» TASK: In the guitar instruction video reviews, which list does the writer put Cool Legato Phrases on?

— Start EXTRACT PROVIDED —

If you're familiar with Frank Gamable-style sweep picking and pentatonic sequences (313 and other similar patterns) as well as having a polished legato technique then the contents are far more accessible. 

Wasting no time, we start with every single possible way of playing through a pentatonic scale using the sweep-picking technique (you can of course choose to play through them using alternate picking or legato as well) starting with a simple method of playing through two pentatonic boxes at once, before crossing the whole neck on various string groups (313, followed by 31313, 313313 etc etc) in both horizontal and vertical formats. Not only that, Derryl provides a massive series of pentatonic patterns over various chord types as an example of how to use these techniques in a more musical context.

Again, we have a very methodical approach to learning the guitar and while it does generate a seemingly endless amount of material to study, as soon as the various patterns are absorbed (looking at it simply then as long as you know your pentatonic scale then dividing it up for each technique is far easier to accomplish) it does increase your ability to improvise quite spectacularly. 



Cool Legato Phrases utilises slightly more theoretically advanced principles and to try to enunmerate every single one would take up a lot of time when I could be simply telling you how worthwhile I think it all is.

Briefly then, there are pentatonics, heptatonics, arpeggio sequences, string skipping, triadic lines, harmonic minor lines (and combinations) all played with a suitable musical example so that not only are you recieving the full benefit of Derryl's really formidable technique, you immediately get a feel for the notes in a very musical sense, rather than merely being blown away by just how fast he actually is. 

(Did I mention he incorporates odd-note groupings and rhythmic accents?) 

I'd place Pentatonic Passages on my "Very valuable" list and Cool Legato Phrases on the "Essential material" side. Very highly recommended.


----------



## ShadyDavey (May 1, 2009)

Despite the lack of response I'll keep plugging away at this 

*Richie Kotzen - Rock Chops

*One of the better guitarists to come out of the 80's shred explosion this video is very much in keeping with his style of the time than being representative of his current playing but that said, it should be of interest to fans and technique heads alike.

Kicks off with the obligatory intro solo showing Richie's legato command of the instrument and melodic sensibilities. It should be noted - barely any of these licks feature fast picking. Even at the time of the recording sweep/legato was very much a predominant feature of his style. 

As with many players of the time Richie runs through techniques in isolation before combining string skipping, tapping, legato and sweeping in his own inimitable style - first of all we pay a visit to the land of vai-esque Legato with examples in diatonic and pentatonic variations, and a couple of licks using more unusual scale types (Mixolydian with no 3rd, A dominant 7th with flat 6th) before proceeding onto string skipping w tapping.

— End EXTRACT PROVIDED —
— Start SUPPLIED MATERIAL —

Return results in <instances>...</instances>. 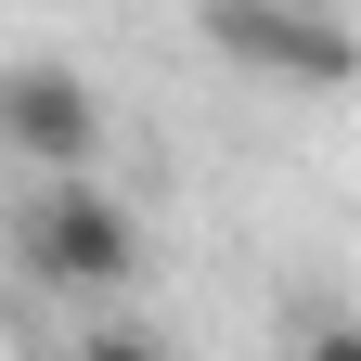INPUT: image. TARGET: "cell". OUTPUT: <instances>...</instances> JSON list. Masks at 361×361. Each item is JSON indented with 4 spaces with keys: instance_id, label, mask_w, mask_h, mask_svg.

— End SUPPLIED MATERIAL —

» TASK SOLUTION: The "Essential material" list.